Sarà stato questo a spingere l’Ufficio di Guerra a bloccare la pubblicazione delle memorie di Scotland, quando queste furono sottoposte al controllo della censura nel 1950? L'autore venne improvvisamente minacciato di procedimento da parte del Official Secrets Act e la sua casa fu perquisita senza preavviso. L’Ufficio Relazioni Estere insistette perché il libro fosse tenuto nascosto all’opinione pubblica, ed è stato pubblicato solo sette anni più tardi, dopo che tutte le prove incriminanti erano state rimosse.

Qualsiasi fosse la vera motivazione—e potremmo non saperlo mai—è importante sottolineare la diffusione dell’uso segreto della tortura in Gran Bretagna, mentre cresce la preoccupazione verso l’introduzione di corti segrete, casi chiusi in cui l’imputato potrebbe non sapere quali accuse gli sono rivolte, presiedute solo da un giudice e “avvocati speciali” con permessi particolari.

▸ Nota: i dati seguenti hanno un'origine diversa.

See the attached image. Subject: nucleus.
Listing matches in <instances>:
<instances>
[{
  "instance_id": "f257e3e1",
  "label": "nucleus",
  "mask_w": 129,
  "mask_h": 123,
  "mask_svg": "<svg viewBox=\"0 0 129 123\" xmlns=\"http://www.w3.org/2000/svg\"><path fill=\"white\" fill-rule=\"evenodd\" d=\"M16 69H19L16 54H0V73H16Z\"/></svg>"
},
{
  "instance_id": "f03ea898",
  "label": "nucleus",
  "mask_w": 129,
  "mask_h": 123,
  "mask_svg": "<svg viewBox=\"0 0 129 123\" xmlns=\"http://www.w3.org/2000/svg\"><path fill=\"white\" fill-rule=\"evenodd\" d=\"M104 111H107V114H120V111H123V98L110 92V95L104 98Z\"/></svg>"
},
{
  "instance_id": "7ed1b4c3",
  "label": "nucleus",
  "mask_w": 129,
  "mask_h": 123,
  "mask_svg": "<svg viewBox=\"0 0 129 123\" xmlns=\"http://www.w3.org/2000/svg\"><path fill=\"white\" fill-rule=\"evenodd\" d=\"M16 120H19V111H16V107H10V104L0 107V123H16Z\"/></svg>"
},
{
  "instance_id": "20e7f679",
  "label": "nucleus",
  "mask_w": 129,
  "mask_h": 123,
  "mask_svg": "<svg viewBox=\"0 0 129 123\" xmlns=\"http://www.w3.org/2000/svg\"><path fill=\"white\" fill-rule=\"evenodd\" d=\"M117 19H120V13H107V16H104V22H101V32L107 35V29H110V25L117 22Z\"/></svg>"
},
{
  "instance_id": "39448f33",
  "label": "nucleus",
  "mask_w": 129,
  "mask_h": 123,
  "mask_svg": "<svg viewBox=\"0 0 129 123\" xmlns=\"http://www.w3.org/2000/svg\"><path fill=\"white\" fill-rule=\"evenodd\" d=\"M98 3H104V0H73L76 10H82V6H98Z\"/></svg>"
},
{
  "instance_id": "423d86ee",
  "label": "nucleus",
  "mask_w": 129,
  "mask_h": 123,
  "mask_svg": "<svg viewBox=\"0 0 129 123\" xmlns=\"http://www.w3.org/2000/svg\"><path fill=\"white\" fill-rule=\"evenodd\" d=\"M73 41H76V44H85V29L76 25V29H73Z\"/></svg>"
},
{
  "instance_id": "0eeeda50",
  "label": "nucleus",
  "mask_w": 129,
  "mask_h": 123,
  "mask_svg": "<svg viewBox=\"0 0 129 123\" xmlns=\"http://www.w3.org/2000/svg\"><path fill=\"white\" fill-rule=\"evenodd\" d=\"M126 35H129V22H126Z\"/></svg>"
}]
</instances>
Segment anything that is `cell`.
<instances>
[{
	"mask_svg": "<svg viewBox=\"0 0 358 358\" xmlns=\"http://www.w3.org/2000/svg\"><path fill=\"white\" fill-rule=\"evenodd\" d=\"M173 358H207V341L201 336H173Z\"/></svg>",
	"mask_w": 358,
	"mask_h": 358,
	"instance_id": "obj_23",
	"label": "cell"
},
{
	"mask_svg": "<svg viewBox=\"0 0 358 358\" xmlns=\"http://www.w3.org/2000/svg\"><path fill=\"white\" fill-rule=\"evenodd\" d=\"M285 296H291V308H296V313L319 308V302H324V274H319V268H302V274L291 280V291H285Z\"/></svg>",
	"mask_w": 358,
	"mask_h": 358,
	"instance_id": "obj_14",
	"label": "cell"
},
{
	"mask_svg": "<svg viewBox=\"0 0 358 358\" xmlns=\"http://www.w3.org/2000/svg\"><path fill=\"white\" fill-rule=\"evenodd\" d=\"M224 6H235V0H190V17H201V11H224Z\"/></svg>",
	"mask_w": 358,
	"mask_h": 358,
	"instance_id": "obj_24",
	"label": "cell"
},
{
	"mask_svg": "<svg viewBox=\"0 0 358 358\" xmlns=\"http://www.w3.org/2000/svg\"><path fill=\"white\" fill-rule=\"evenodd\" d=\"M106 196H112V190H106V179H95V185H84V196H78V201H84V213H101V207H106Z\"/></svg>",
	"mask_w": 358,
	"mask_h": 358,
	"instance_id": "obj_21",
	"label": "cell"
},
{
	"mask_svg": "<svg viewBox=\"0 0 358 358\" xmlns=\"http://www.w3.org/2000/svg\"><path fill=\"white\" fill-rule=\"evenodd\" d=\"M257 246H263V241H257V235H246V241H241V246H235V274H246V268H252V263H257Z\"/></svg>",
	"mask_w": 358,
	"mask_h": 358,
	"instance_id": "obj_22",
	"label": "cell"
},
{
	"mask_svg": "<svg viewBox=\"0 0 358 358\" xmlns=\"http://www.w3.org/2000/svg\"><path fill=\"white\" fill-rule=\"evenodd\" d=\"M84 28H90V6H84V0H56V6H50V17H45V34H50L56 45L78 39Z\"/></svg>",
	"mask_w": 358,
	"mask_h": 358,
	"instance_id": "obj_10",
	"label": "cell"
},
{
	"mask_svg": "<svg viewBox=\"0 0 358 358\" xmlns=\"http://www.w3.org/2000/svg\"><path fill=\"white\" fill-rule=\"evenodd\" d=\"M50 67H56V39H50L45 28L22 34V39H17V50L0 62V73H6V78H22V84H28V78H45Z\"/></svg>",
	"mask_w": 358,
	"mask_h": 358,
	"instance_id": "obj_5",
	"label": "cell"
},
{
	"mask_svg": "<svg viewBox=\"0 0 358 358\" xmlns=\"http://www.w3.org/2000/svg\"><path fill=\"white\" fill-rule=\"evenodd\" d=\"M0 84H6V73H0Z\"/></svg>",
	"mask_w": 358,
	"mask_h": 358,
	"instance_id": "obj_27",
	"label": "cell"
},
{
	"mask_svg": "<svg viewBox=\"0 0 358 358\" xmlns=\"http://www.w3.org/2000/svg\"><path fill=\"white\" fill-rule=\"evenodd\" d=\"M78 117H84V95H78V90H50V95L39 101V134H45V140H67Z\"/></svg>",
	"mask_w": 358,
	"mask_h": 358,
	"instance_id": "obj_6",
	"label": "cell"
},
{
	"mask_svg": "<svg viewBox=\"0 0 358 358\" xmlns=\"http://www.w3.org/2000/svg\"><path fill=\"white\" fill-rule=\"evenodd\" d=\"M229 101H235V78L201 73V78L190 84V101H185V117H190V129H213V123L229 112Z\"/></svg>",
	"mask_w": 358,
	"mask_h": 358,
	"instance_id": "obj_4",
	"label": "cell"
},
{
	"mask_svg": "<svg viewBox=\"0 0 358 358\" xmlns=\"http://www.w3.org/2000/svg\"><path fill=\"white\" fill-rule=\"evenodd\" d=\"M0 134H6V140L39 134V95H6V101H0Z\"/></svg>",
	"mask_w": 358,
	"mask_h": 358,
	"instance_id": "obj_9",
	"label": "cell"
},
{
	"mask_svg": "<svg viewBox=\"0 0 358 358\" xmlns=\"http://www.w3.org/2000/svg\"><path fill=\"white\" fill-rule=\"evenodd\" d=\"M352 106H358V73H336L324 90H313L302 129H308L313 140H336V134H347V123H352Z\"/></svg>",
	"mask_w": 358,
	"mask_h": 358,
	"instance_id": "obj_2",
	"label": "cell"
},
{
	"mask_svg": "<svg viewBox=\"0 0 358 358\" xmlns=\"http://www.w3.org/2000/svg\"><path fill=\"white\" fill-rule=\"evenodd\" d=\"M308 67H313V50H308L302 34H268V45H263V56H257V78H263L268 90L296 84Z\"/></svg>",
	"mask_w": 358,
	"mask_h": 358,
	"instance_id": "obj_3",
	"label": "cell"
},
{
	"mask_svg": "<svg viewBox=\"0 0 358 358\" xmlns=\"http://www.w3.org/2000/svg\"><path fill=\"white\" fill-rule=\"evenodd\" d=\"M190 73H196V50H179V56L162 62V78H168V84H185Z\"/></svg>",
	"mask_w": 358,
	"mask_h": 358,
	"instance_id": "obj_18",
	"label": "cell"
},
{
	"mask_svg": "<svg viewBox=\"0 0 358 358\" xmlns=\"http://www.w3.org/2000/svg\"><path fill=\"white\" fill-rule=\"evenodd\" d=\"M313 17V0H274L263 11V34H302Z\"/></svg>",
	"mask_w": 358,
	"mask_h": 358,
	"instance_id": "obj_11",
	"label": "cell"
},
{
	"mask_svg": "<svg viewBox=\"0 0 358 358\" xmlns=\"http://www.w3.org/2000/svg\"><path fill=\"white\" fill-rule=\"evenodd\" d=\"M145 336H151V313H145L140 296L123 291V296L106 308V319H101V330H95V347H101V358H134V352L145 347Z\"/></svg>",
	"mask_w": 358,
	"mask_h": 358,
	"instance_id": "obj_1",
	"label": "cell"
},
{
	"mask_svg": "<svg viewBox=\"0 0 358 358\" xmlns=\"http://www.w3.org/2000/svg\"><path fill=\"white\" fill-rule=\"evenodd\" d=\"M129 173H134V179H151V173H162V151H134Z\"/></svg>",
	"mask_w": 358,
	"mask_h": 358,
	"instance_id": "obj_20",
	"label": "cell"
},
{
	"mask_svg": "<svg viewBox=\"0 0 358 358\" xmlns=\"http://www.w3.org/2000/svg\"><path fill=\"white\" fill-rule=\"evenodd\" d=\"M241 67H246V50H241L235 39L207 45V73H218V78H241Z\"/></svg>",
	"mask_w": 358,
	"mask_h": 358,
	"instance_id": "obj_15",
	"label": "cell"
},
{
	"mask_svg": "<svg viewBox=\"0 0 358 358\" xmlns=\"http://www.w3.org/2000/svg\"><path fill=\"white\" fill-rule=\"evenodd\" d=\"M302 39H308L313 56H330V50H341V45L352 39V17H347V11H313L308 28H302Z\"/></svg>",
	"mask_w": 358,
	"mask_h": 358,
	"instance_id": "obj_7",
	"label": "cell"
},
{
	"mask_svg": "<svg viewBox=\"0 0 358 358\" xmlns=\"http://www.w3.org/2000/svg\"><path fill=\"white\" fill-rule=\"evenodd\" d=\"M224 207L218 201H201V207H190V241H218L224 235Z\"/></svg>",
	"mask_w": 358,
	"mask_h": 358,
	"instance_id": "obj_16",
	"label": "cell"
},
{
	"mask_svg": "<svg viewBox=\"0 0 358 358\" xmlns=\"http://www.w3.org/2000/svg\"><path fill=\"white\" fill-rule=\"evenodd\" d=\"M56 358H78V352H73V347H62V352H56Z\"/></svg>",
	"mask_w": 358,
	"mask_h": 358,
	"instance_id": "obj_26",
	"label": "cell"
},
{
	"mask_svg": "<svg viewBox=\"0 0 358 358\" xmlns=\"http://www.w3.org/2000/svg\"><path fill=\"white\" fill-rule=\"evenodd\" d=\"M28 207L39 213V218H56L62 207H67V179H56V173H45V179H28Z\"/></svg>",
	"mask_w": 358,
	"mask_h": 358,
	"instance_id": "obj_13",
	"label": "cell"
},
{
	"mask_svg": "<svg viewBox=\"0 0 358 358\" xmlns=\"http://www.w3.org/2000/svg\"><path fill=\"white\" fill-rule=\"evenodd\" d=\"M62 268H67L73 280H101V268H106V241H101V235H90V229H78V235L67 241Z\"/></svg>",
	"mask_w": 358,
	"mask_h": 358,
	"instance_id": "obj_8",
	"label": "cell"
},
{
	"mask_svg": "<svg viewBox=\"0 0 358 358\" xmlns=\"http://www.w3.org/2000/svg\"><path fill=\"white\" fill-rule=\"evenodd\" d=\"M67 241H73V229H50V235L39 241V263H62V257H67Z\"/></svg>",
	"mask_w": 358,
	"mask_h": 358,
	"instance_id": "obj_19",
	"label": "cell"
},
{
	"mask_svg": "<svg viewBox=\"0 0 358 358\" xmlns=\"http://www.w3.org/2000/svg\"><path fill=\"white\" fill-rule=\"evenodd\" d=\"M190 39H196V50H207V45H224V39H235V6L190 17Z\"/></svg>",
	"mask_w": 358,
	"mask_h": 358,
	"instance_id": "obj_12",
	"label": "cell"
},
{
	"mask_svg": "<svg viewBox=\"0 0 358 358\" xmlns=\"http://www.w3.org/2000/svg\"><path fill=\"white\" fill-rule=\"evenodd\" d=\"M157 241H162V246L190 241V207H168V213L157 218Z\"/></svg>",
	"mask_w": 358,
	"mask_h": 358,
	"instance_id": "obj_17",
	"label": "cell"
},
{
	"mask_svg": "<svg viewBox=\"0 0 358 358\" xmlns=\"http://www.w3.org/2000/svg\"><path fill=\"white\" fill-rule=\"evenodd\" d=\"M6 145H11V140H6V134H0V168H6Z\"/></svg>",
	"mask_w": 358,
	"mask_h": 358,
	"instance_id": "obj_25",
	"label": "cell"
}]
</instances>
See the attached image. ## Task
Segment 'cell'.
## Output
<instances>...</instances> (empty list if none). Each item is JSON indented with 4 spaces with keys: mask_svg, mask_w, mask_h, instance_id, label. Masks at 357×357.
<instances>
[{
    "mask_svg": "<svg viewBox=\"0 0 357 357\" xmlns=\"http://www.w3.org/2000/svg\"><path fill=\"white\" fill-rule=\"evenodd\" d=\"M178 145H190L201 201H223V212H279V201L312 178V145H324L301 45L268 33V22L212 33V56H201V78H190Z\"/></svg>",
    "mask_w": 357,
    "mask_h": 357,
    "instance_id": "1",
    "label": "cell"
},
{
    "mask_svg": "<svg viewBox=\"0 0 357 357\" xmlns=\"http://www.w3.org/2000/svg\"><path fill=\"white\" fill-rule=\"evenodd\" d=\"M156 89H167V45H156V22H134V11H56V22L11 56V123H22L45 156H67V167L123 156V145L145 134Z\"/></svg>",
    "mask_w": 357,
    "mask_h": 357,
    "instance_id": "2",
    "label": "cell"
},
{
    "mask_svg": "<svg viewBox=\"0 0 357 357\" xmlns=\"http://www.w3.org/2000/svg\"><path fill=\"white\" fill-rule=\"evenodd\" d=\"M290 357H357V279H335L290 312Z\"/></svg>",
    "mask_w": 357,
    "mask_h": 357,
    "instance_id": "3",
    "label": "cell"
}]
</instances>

Come gli Stati Uniti e molti altri paesi che si professano profondamente rispettosi della legge e dei diritti fondamentali, anche il Regno Unito ha una lunga storia di ingiustizie e violenze di ogni genere. È snervante ricevere conferme di come il governo sia libero di nascondere più informazioni che mai e coprire le proprie tracce, in tutti quei casi in cui un regolare processo non si dimostra efficace quanto la forza bruta.